» **指示文**
以下のリストの全行を、一字一句変えずにそのまま出力せよ。画像は出力に含めないこと。

» **元のリスト**
+-------+

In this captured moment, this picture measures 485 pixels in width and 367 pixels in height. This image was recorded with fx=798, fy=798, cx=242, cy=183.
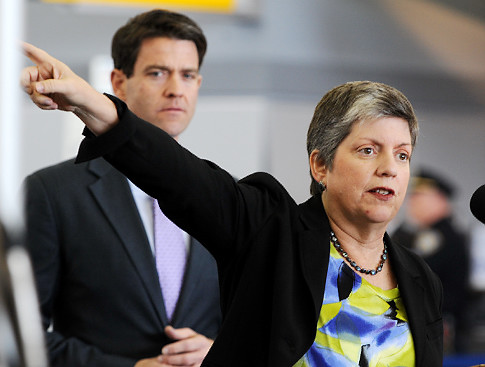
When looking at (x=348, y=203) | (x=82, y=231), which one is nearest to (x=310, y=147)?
(x=348, y=203)

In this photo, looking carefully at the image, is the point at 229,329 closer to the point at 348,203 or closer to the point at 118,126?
the point at 348,203

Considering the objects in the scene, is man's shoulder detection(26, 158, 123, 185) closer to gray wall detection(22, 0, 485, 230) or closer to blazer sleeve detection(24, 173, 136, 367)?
blazer sleeve detection(24, 173, 136, 367)

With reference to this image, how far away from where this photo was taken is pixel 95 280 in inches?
71.7

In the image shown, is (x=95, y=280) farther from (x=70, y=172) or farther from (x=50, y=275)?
(x=70, y=172)

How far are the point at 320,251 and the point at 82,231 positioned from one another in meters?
0.68

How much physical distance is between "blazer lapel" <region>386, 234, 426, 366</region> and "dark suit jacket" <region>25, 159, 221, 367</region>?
54 centimetres

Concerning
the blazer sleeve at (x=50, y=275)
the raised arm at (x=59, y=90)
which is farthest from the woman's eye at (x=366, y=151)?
the blazer sleeve at (x=50, y=275)

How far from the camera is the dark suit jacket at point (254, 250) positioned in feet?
3.94

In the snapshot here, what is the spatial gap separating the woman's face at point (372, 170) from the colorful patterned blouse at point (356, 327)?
0.10 metres

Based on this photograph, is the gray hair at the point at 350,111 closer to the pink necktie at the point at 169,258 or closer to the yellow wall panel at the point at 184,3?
the pink necktie at the point at 169,258

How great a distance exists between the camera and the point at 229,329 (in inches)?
53.4

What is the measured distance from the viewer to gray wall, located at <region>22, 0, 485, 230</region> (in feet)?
22.2

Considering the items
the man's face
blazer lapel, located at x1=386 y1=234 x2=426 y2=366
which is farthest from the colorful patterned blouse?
the man's face

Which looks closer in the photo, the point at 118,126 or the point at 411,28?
the point at 118,126
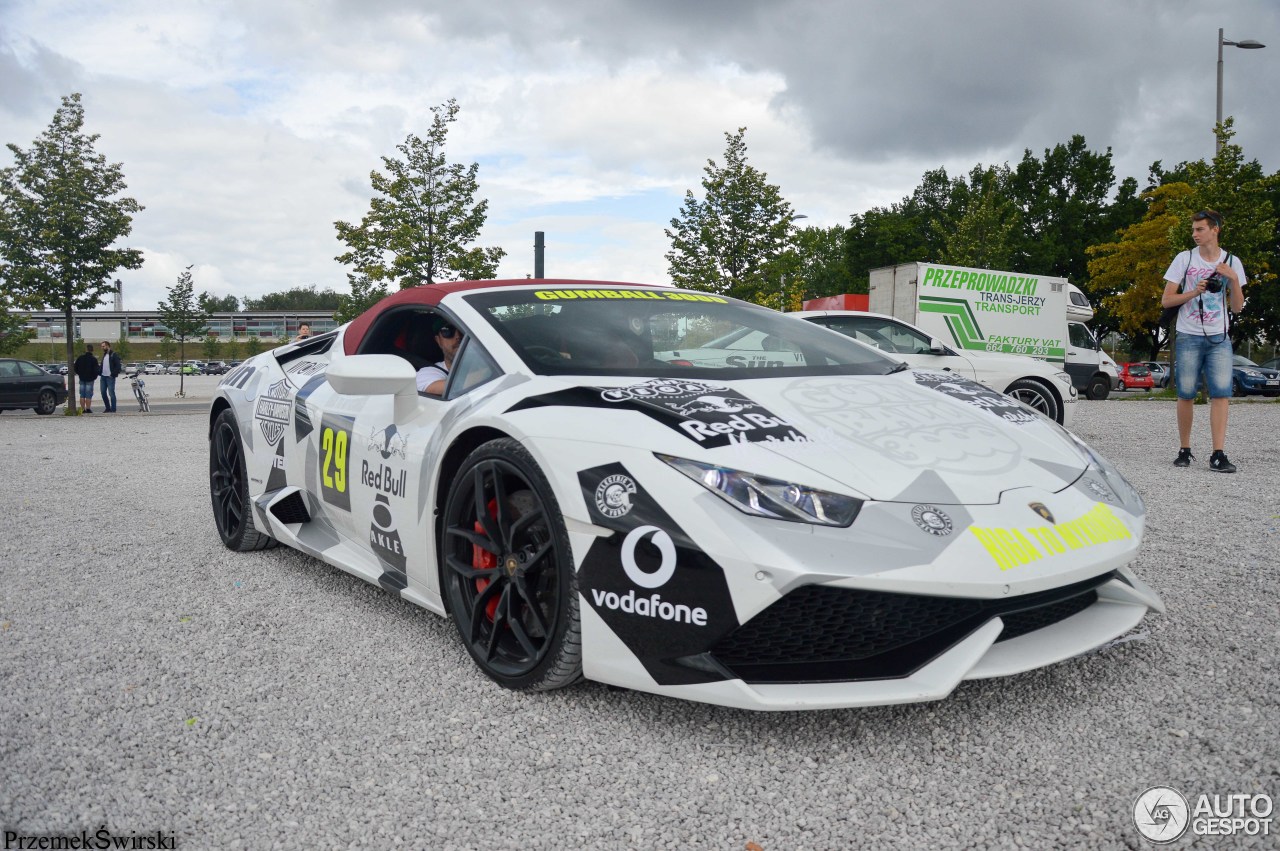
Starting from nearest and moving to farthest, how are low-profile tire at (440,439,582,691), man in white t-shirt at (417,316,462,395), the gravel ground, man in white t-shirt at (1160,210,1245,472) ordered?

+-------+

» **期待される出力**
In this captured moment, this picture measures 485 pixels in width and 367 pixels in height. This image was recorded with fx=798, fy=798, cx=242, cy=183.
When looking at (x=348, y=203) | (x=82, y=231), which one is nearest to (x=310, y=147)?
(x=348, y=203)

In this photo, looking carefully at the image, is the point at 229,329 closer to the point at 348,203 or closer to the point at 118,126?
the point at 348,203

Considering the objects in the scene, is man's shoulder detection(26, 158, 123, 185) closer to gray wall detection(22, 0, 485, 230) or closer to blazer sleeve detection(24, 173, 136, 367)?
blazer sleeve detection(24, 173, 136, 367)

With reference to this image, how far away from where this photo was taken is pixel 95 280 in inches?
71.7

In the image shown, is (x=95, y=280) farther from (x=70, y=172) or farther from (x=50, y=275)?
(x=70, y=172)

How far are the point at 320,251 and the point at 82,231 positioned from one another in meters?
0.68

How much physical distance is between "blazer lapel" <region>386, 234, 426, 366</region> and "dark suit jacket" <region>25, 159, 221, 367</region>?
54 centimetres

Concerning
the blazer sleeve at (x=50, y=275)
the raised arm at (x=59, y=90)
which is farthest from the woman's eye at (x=366, y=151)?
the blazer sleeve at (x=50, y=275)

How far from the camera is the dark suit jacket at point (254, 250) positioned in feet?
3.94

In the snapshot here, what is the spatial gap separating the woman's face at point (372, 170) from the colorful patterned blouse at point (356, 327)?
0.10 metres

Based on this photograph, is the gray hair at the point at 350,111 closer to the pink necktie at the point at 169,258 or closer to the yellow wall panel at the point at 184,3?
the pink necktie at the point at 169,258

How great a distance exists between the camera and the point at 229,329 (in inches)?
53.4

What is the measured distance from the viewer to gray wall, located at <region>22, 0, 485, 230</region> (in feet)?
22.2

Considering the items
the man's face
blazer lapel, located at x1=386 y1=234 x2=426 y2=366
which is farthest from the colorful patterned blouse?
the man's face

Which looks closer in the photo, the point at 118,126 or the point at 411,28?
the point at 118,126
Starting from nearest and moving to farthest, how are low-profile tire at (440,439,582,691), man in white t-shirt at (417,316,462,395), the gravel ground, man in white t-shirt at (1160,210,1245,472) ordered?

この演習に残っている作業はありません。